Words cannot begin to explain my infatuation with this single. There is no science to prove I do not make up at least one million of the song’s streams across all DSPs. On paper, “Throw Fits” makes no sense. G-Eazy, Yung Miami, and Juvenile have no business working together. What brought them together, I wonder. It must have been the universe conspiring to both confound and thrill me. It worked. The music video is a color-bomb tour of NOLA, a twerk fest, and a quick guide to G-Eazy’s vacation wardrobe. There’s a split-second cameo from Spitta himself. He’s smoking weed. “Throw Fits” feels so right.

It’s 3:00 PM. I am having my afternoon tea—Estate Tea, as it says on the box. I play “Throw Fits” once more because no tea time is complete without this ridiculous song. I quickly realize that it matters not this song makes next to no sense on paper. It matters not that this song has no business existing. What matters is that it makes me oddly, though wonderfully, giddy. “Throw Fits” is in an elite club, eluding my critical ear.

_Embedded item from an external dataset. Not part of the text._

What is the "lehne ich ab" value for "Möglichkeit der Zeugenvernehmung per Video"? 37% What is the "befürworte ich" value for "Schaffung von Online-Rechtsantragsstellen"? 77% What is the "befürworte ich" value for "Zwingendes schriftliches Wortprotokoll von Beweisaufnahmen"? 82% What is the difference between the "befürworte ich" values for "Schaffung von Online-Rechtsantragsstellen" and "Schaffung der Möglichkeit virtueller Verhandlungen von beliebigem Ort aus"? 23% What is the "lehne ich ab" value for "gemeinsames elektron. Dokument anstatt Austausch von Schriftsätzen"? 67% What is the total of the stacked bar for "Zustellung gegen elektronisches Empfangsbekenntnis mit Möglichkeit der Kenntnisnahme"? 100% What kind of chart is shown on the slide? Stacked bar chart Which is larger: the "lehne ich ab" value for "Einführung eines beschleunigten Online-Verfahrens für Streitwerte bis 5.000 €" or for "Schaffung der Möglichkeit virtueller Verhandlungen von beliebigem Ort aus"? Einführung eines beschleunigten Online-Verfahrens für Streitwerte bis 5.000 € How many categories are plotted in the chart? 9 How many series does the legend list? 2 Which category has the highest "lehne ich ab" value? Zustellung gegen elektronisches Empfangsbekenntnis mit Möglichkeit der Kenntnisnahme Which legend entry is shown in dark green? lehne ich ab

The truth is, I could not tell you if “Throw Fits” is a good or bad song. I could only tell you that I love this song for all it is worth.

Who cares if “Throw Fits” is a critically acclaimed track, streaming fodder, or a white girl anthem I have fallen victim to? The record exists to bring some light into my life. “Throw Fits” transcends qualifications of “good” and “bad.” “Throw Fits” simply is, and I celebrate that fact. Sometimes, we take ourselves too seriously as music fans and critics. But this is not a piece where I declare “Throw Fits” my guilty pleasure. I bask in my truth. “Throw Fits” is a gem.

I am not here to tell you “Throw Fits” is a technical marvel of hip-hop brilliance. I am here to tell you that over oatmeal, while drinking tea, and through summer morning heat, this song fucking goes. Sometimes, that is all we need. “Throw Fits” is my song of the summer because it brings the summertime blithe to my speakers; because I went on a date this weekend and mumbled the words to myself while waiting for the subway; because in an era where music is abundant, “Throw Fits” managed to stick. Because after I finish writing this piece, I am going to press play on “Throw Fits.” That’s something to write home about.